Development Charges an Issue

Earlier this month, the federal government launched a $51-billion "Build Communities Strong" fund, described by the prime minister as a decade-long "generational investment" to build more housing. Part of the pitch by both the federal and Ontario governments to access funding to support housing is tied to cutting development charges — a "carrot-and-stick" approach linking the availability of government funds to a municipality's willingness to cut the charges.

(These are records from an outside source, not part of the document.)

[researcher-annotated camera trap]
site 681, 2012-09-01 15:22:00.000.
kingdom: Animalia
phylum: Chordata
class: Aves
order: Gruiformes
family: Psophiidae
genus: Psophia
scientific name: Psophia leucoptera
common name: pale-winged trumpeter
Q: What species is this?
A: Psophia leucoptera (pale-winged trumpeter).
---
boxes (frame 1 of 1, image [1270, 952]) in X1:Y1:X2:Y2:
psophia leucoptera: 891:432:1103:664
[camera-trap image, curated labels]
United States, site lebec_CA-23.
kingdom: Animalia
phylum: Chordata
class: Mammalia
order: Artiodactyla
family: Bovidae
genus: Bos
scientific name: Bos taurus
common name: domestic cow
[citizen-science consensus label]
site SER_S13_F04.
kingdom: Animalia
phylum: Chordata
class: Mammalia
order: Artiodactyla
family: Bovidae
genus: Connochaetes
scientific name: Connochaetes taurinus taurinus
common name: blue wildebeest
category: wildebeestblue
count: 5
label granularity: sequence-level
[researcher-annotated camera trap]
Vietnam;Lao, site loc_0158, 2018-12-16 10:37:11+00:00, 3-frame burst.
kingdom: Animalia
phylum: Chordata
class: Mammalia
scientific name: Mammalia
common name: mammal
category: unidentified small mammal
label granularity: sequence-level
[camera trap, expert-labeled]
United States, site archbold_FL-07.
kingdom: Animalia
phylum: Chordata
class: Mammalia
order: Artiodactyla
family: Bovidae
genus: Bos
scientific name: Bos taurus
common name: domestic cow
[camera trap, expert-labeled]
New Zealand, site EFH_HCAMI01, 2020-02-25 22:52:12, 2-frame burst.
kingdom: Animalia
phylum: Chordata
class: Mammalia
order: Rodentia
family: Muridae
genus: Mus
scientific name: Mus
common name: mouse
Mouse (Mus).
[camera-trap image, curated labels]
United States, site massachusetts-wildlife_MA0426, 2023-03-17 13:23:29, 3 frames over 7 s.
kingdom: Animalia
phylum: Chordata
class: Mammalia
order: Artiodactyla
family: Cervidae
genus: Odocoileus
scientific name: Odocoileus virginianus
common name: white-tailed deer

Announced last month, the Canada-Ontario Partnership to Build committed $8.8 billion over 10 years toward the fund, but is only available to municipalities who commit to cutting development charges in half. Development charges are fees paid to municipalities by homebuilders to pay for things like basic utilities, roads and related infrastructure.

Once regarded as a small fee in new home builds, development charges — especially in the Greater Toronto Area — have evolved to become a significant portion of the cost of a new home. Toronto's development charges skyrocketed by 855% for detached single-family homes, increasing from an average of $14,000 in 2011 to nearly $138,000 last year.

Loss of Gas Tax Revenue Significant

While ballooning development charges are blamed as a driving factor in making Ontario's homes unaffordable, Tierney said that shortfall has to come from somewhere — particularly for cities like Ottawa with vast rural areas.

"That's our challenge, to make sure we keep pressing the federal government," he said, lamenting the recent decoupling of federal fuel taxes — the now-abolished federal gas tax fund — from infrastructure funding, replaced earlier this month by a more nebulous funding stream in Carney's Build Communities Strong Fund.

"Gas tax revenue was a steady stream of income for municipalities. We think that's the best avenue because we know what we have coming in and we can apply that to roads and infrastructure and all the things that help support all these other causes."

"If we're building quicker across the country, if we want to build more housing, you need to be able to have pipes, sewers and transit," Tierney added.